How a plan to end the convoy protest came together — and why it failed

Trucks clog Metcalfe Street in downtown Ottawa on Jan. 31, 2022, during last winter's convoy protest. (Frédéric Pepin/Radio-Canada - image credit)
Trucks clog Metcalfe Street in downtown Ottawa on Jan. 31, 2022, during last winter's convoy protest. (Frédéric Pepin/Radio-Canada - image credit)

Ottawa city manager Steve Kanellakos revealed new details Monday about a last-ditch agreement between police, protesters and politicians to move trucks out of residential areas and onto Wellington Street during last winter's convoy protest in the capital — a deal that would ultimately fall apart just days before the federal government gave police special powers to end the occupation.

Kanellakos was testifying on the third day of the Public Order Emergency Commission, which was triggered when the Emergencies Act was invoked on Feb. 14.

Six days earlier, on the morning of Tuesday, Feb. 8, Kanellakos was making his way to his office in the heritage wing of Ottawa city hall when his phone rang. It was Steve Bell, deputy chief of the Ottawa Police Service (OPS).

Despite earlier assurances from police that the protesters would likely leave the city after the first weekend of demonstrations, many had remained through a second tense weekend and were showing no signs of leaving.

Two days earlier, Ottawa Mayor Jim Watson had declared a state of emergency, and the previous week then police chief Peter Sloly had declared he was becoming increasingly concerned there was "no policing solution" to the impasse.

Plan to move trucks

Kanellakos was by that time convinced Ottawa police alone couldn't end the occupation, but negotiations with upper levels of government were proving fruitless and frustrating. Towing companies with the kind of equipment needed to haul away tractor-trailers refused to get involved, either out of fear for their employees' safety or sympathy with the protesters.

Bell, who would soon take over as interim chief after Sloly's resignation, was looking for a different kind of solution, but he needed Kanellakos's help.

Adrian Wyld/The Canadian Press
Adrian Wyld/The Canadian Press

The plan was to hammer out an agreement with protest leaders to move the vehicles clogging residential areas of Ottawa's downtown onto Wellington Street, giving downtown residents some much-needed respite from the noise and disruption, and giving police a more manageable geographic area to work within.

Bell explained that talks between police and protesters had broken down, but protest leaders had asked for a meeting with someone at city hall.

"I was reluctant when he first told me. We never had any intention ... of meeting with the protest leaders. That wasn't on our radar or anything we were planning to do," Kanellakos testified.

"I wasn't convinced that I should meet with them because I felt that that was opening up another door in terms of a signal that we're prepared to start negotiating."

Mayor 'thought it was a bad idea'

Kanellakos consulted with Watson, who he said was also reluctant because he suspected the protesters of trying to use talks with the city as a ploy to draw the federal government to the negotiating table.

"He didn't tell me not to meet them, and he didn't tell me to meet them," Kanellakos recalled. "He just thought it was a bad idea."

Despite his own reservations, Kanellakos offered to handle the meeting without getting the mayor involved.

"No one was meeting with them, of an official capacity, at the political level," he said.

□ □ □

To do
In the convoy protest article, who phoned Kanellakos on the morning of Feb. 8?

Dataset extract
□ □ □

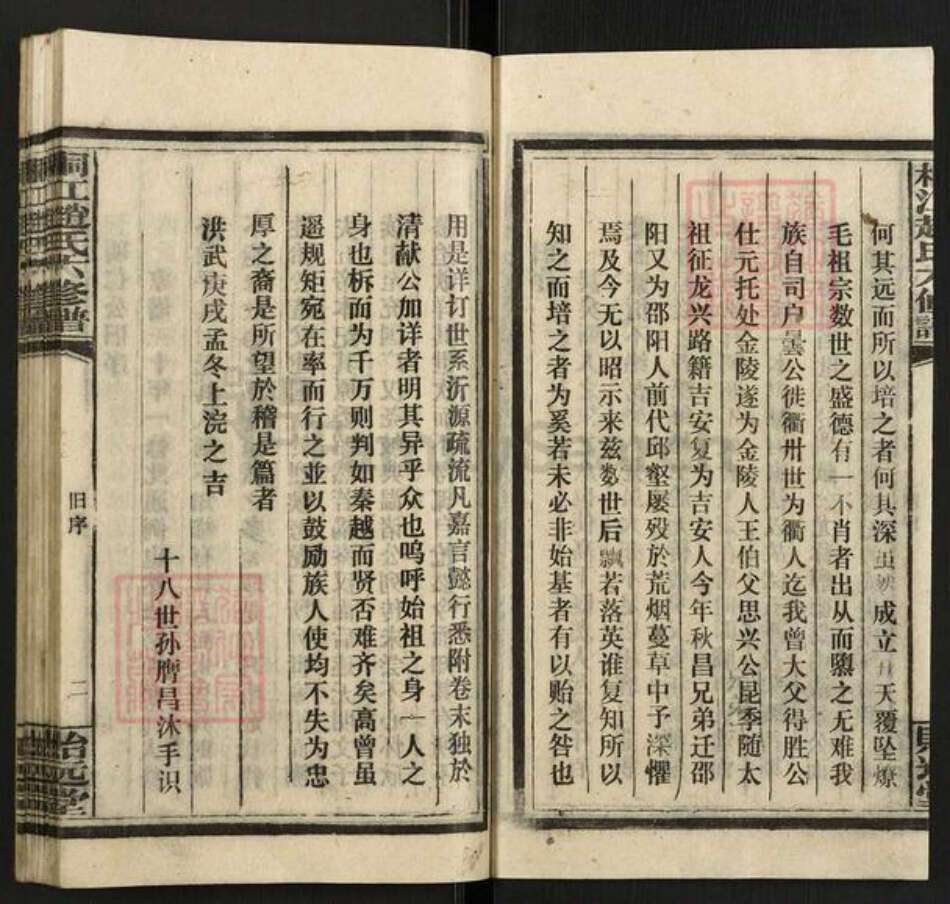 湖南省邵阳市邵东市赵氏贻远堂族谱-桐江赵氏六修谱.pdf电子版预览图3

□ □ □

Solution to this exercise
Steve Bell, deputy chief of the Ottawa Police Service.